THE ATLANTIC MONTHLY. ЖУРНАЛ ЛИТЕРАТУРЫ, ИСКУССТВА И ПОЛИТИКИ.
ТОМ XI. — АПРЕЛЬ 1863 Г. — № LXVI. О ПЕРИПЕТИЯХ СЛАВЫ КИТСА.
[Джозеф Северн, автор следующей статьи, вряд ли нуждается в представлении читателям «Atlantic Monthly»; но никто не будет возражать против того, чтобы в связи с его ценным вкладом перечитать этот отрывок из предисловия к «Адонаису», который Шелли написал в 1821 году: —
«Он [Китс] отправился в Рим, и во время его последней болезни за ним ухаживал мистер Северн, молодой художник, подающий огромные надежды, который, как мне сообщили, «почти рисковал собственной жизнью и пожертвовал всеми перспективами ради неустанной заботы об умирающем друге». Если бы я знал об этих обстоятельствах до завершения своей поэмы, у меня возникло бы искушение добавить свою полную дань восхищения к более существенному вознаграждению, которое добродетельный человек находит в воспоминаниях о собственных побуждениях. Мистер Северн может обойтись без награды из «того же вещества, из которого сделаны сны». Его поведение — благородное предзнаменование успеха его будущей карьеры. Пусть неугасимый дух его прославленного друга оживляет творения его карандаша и заступится за его имя перед лицом забвения!»

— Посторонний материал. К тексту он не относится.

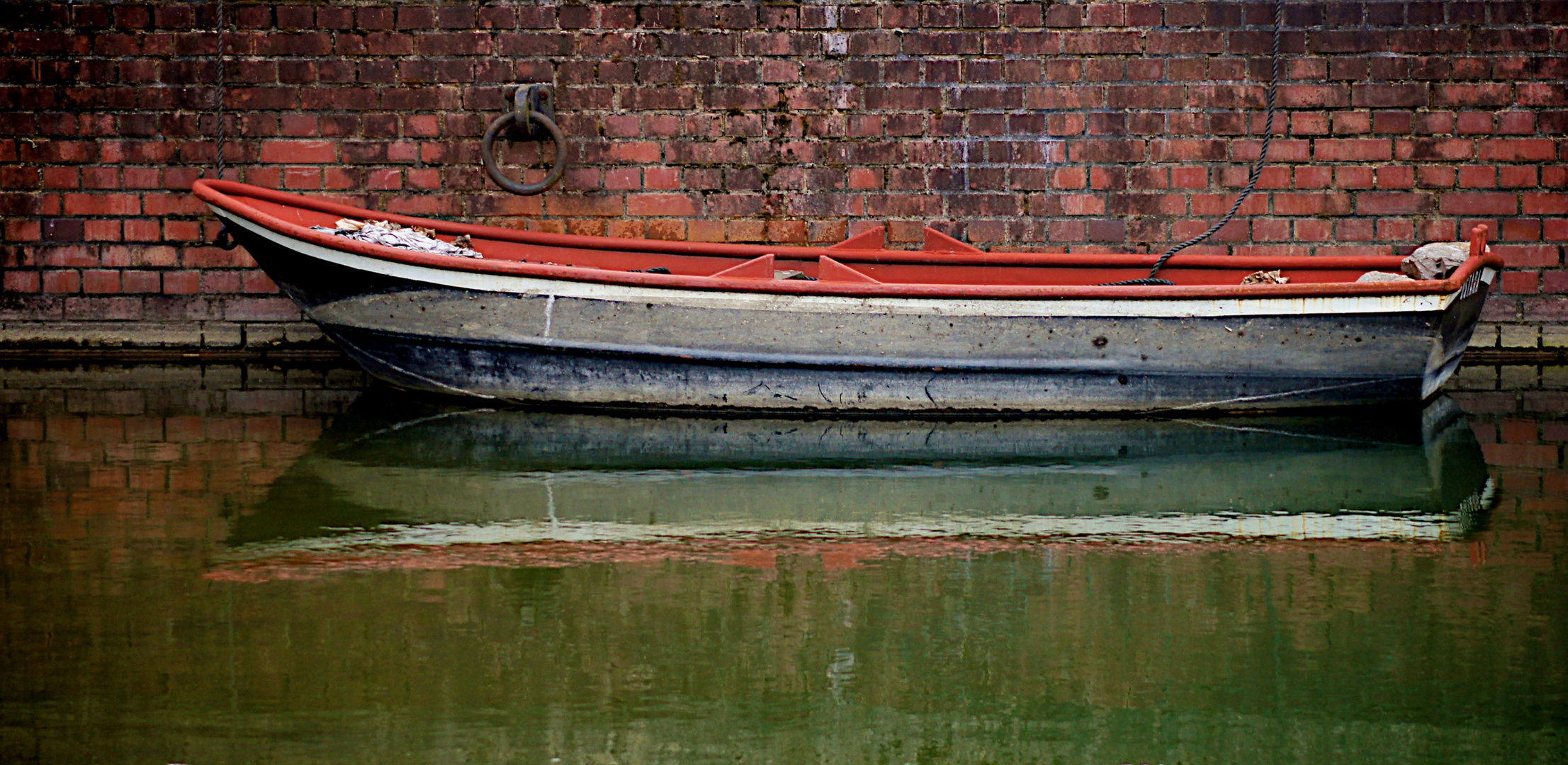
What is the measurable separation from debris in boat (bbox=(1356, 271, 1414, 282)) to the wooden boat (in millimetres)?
→ 126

Мистер Северн в настоящее время проживает в Риме, откуда он и прислал эту статью.]
Я хорошо помню, как меня поразила ясная и независимая манера, с которой Вашингтон Олстон в 1818 году выразил свое мнение о стихах Джона Китса, когда произведения молодого поэта только появились, среди насмешек большинства английских читателей. Мистер Олстон был в то время единственным проницательным судьей среди незнакомых с Китсом людей, проживавших за границей, и он счел уместным подчеркнуть в моем присутствии свое мнение о ранних излияниях молодого поэта такими словами: — «Это сырой материал настоящей поэзии, и Китс непременно станет великим поэтом».
Для немногих личных друзей Китса в Англии (которым, возможно, до сих пор приходится защищать его от старых и избитых клеветнических нападок) является особым удовольствием то, что в Америке он всегда пользовался прочной славой, независимой от старых английских предрассудков.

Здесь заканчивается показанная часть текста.